The parable intends we ask, with which character do we identify? Most people probably relate with the young prodigal; and so, you should. At one time you may have gone off the rails into a life of sin, later by God’s word, converting to partake of God’s holy things for your salvation. But again, consider where you stand today in the parable. Certainly, you are not pictures of the father, for none but God has ever exhibited unconditioned forgiveness, love and mercy.


Neither should we stand with the curious, surprised and/or ambivalent villagers who observe the father’s outrageous prodigal grace toward his household; after all Christians know our Father. Once you were lost in the world; but today, in Christ you are found and made alive through the church’s ministry of reconciliation.
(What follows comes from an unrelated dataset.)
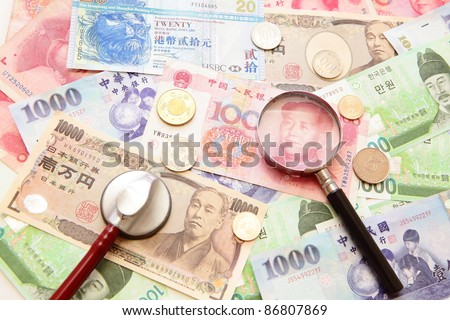 magnifying glass and  stethoscope with background of asian currency (include Korean Won, Taiwan dollar, Chinese Money yuan , Hong Kong Dollar, japanese Yen),  for finance concept - stock photo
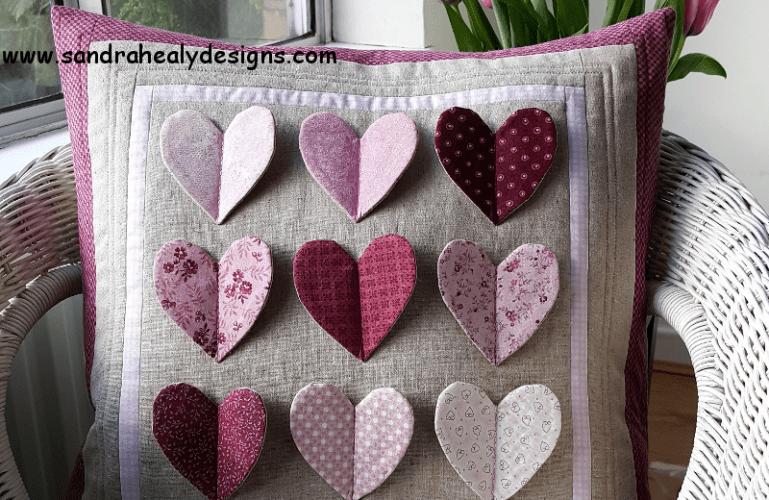 Sandra Healy Designs fluttering hearts pillow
The church’s Baptism embraces you with a welcoming kiss of peace from Jesus your elder Brother on behalf of our Father. By daily confession of sin, you wear the robe of Christ’s righteousness, the ring of office for love in the world; the sandals of a freeman signifying willing service in the Father’s house, possessed of all rights and prerogatives of sons and daughters in eucharistic fellowship.


So, with whom should we identify; not the parable’s over-thrown, spiteful, and unloving elder brother acted out by the scribes and Pharisees and despising Jesus for “eating with sinners”; rather with Christ, God’s new Israel, our new Elder Brother and High Priest come for reconciliation.


The prodigal son demanded his father divide his “estate”, using a Greek word, “ousia”. But christologically, “ousia” denotes, God’s “essence” or “substance”; and when applied to Jesus, our true, substantial, and priceless treasure, and we his, we comprehend the parable’s father (cf. Jn. 17:3); his outrageous mercy and maniacal desire for reconciliation in the face of his sons’ treacheries (cf. Mt. 10:36).


Both the younger prodigal and elder “sons” were from the loins of the same father, possessed of his being. This morning, by the Nicene Creed, you employed this language of Jesus, “I believe… in one Lord Jesus Christ… being of one substance (“‘omo ousiov”) with the Father…”


At first, neither the prodigal son nor the watching village comprehends the father’s “ousia”. They believe his substance consists of worldly assets; and that the younger son’s sin consisted in squandering the family estate among foreigners; certainly, this was the elder brother’s uncharitable perspective; despising his father’s other son, unable to forgive.


It is only when the prodigal son was fully reconciled to the father in the sight of the village and in the hearing of the elder brother that the true nature of the Prodigal’s sin dawns on us. It turns out that the Prodigal’s sinful excesses were perversely revelatory of the father own nature.


The father’s every action toward his sons was the very definition of being “prodigal”; outrageously extravagant and unwise (“spare the rod and you’ll spoil that child”). The father’s distribution of his estate was infinitely more extravagant than the Prodigal’s wastrel life, (“like father, like son”).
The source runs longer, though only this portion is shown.